Lelyveld takes pains to describe Gandhi’s insistence (while in South Africa) on dealing with the issues of untouchability, for the Mahatma insisted that as long as India allowed a large section of her people to be treated as pariahs at home, so long would they be treated as pariahs abroad. Gandhi’s African sojourn was not in vain. It provided him with a four-pillar program for addressing the Indian struggle: the unbreakable Hindu-Muslim alliance; the removal of the curse of untouchability; acceptance of nonviolence as a way of life; and the promotion of homespun yarn as a national industry. He saw very clearly in his dealings with Mohammed Jinnah, the leader of the Indian Muslim League, the need for the Hindu majority to make common cause with the Muslims. Hence his initial support for the Khilafat movement and the Indian Muslim struggle to preserve the authority of the Ottoman sultan.

Gandhi was most often a lone operator, and one never knew what he would do next. In March 1930, in a defiant show of strength, he walked 12 miles a day over a period of 24 days to Dandi (a coastal town in Gujarat on the west coast) to harvest salt and defy the British law against doing so. He joined hands with the National Congress in supporting the Quit India movement of 1942. Finally, when he could do nothing to avoid the partition of the subcontinent into India and Pakistan, he spent Independence Day far removed from Delhi in solidarity with Muslims who had been at the receiving end of Hindu fanaticism.

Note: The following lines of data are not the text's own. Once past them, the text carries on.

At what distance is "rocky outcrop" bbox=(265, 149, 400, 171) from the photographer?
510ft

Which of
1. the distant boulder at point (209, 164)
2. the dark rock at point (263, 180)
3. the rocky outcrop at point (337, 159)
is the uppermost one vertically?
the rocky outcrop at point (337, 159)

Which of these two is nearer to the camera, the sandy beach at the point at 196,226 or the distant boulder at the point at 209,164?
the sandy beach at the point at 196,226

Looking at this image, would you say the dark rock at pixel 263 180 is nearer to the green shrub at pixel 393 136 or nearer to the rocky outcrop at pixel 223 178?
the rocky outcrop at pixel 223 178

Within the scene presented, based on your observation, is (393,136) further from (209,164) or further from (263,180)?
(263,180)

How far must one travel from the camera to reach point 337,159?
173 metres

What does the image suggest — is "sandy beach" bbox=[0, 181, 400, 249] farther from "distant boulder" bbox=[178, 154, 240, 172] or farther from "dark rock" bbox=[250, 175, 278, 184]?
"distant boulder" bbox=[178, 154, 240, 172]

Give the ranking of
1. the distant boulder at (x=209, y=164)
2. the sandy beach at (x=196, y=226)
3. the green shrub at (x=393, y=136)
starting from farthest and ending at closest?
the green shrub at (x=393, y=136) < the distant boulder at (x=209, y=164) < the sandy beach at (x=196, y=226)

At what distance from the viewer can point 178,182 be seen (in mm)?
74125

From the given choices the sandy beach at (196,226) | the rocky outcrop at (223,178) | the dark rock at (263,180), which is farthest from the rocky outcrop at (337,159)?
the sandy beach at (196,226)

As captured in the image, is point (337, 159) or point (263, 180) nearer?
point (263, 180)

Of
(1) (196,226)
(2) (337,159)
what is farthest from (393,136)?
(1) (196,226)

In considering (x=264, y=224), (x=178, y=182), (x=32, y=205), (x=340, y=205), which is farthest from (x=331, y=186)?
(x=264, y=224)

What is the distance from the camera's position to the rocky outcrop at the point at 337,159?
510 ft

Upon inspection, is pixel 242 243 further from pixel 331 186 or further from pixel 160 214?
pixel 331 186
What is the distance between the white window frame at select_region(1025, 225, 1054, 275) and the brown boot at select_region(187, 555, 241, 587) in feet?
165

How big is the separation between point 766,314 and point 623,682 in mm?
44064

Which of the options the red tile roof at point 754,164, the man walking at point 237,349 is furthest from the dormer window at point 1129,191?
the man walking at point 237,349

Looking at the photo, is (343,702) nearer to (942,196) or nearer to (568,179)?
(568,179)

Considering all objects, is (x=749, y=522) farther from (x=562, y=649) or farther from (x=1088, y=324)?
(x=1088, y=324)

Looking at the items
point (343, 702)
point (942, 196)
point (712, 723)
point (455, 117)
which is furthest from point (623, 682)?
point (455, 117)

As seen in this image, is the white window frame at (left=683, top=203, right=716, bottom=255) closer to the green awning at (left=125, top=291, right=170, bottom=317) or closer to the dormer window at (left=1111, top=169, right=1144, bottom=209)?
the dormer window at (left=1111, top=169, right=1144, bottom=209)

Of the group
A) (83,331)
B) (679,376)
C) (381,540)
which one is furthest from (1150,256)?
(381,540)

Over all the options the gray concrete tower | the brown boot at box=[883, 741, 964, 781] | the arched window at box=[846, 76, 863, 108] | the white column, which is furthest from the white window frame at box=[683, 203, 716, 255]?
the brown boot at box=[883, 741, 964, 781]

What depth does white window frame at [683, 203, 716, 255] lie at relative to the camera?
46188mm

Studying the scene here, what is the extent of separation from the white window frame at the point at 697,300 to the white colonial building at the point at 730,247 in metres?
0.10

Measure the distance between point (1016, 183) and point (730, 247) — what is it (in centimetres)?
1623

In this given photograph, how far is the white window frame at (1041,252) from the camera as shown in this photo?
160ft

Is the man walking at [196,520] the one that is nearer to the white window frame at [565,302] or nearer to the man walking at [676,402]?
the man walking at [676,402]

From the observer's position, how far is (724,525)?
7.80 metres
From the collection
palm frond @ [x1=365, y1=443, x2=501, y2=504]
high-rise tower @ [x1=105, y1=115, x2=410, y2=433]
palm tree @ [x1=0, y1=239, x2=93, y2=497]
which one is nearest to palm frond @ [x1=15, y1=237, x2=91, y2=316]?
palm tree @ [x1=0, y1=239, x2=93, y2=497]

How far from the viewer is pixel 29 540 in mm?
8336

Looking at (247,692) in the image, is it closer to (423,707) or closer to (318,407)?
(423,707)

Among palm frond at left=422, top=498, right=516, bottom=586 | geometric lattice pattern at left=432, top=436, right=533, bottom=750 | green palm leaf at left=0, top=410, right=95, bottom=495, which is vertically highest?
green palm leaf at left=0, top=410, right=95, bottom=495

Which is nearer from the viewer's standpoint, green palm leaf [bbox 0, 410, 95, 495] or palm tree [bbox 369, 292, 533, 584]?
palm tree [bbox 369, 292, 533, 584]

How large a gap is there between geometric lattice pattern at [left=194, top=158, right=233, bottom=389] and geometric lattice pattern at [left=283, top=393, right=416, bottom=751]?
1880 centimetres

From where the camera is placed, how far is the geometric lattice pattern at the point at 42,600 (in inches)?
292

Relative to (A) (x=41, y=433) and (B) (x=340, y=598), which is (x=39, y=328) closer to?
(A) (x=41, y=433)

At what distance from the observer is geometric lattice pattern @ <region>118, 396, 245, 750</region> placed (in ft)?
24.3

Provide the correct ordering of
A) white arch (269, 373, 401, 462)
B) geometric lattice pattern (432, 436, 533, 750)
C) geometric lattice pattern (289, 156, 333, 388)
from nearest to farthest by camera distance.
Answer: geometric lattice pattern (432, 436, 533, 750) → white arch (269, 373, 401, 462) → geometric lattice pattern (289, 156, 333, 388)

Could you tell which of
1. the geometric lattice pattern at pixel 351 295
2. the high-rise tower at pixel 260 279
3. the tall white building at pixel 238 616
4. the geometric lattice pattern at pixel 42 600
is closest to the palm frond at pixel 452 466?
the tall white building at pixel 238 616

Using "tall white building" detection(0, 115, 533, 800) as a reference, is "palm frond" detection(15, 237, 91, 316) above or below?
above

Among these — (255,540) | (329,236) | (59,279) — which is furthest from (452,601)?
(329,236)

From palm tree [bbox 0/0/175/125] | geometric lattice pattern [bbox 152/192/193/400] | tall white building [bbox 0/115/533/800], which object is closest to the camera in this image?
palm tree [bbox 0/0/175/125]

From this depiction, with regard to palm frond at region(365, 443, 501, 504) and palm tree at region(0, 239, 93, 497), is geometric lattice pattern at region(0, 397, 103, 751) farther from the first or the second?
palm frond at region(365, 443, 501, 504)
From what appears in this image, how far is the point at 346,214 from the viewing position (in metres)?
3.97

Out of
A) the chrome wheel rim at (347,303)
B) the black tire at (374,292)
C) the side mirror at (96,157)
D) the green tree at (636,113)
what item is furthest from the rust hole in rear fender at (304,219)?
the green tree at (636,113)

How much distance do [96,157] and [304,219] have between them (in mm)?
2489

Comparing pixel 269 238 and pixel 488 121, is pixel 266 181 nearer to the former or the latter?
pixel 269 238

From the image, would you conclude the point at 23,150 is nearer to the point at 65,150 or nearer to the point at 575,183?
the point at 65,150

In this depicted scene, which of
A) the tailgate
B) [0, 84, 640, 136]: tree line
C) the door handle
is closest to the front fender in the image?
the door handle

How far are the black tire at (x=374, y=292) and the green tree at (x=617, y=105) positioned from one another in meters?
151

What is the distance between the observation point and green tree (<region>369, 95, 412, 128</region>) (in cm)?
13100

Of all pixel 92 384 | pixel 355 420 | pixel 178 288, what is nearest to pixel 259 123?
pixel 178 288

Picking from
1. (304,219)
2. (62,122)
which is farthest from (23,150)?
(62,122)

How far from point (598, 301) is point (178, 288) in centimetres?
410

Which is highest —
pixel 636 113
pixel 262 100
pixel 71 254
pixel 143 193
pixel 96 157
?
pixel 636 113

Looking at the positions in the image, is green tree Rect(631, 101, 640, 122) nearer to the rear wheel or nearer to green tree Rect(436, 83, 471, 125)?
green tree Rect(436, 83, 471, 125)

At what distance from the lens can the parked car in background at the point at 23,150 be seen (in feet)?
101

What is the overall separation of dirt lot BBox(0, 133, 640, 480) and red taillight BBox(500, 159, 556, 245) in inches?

Lelyveld quotes the British economist Harold Laski: “No living man has, either by precept or example, influenced so vast a number of people in so direct and profound a way.” How true. Though Gandhi dealt with royalty, heads of government and celebrities (Charlie Chaplin, George Bernard Shaw and Lord Mountbatten, the last British Viceroy in India, counted him as their friend) and lived with the poor and the untouchables, he finally felt that India had no longer any need of him. Broken in spirit that his social program had gone largely unfulfilled, he spent his last days in Delhi meeting well-wishers and attending communal evening prayers.

The author’s crisp and lively style eases the reader through the various facets of the Mahatma’s life and portrays movingly the eventual collapse and sadness of the man who worked passionately all his life for social and national causes. As the book’s subtitle indicates, while Gandhi had to fight the British, his greater fight was with the deep and growing social problems within India itself. Lelyveld’s tribute to the Mahatma captures authoritatively and penetratingly the unbelievable life of a man about whom he writes “the original, with all his quirkiness, elusiveness and genius for reinvention, his occasional cruelty and deep humanity, will always be worth pursuing.”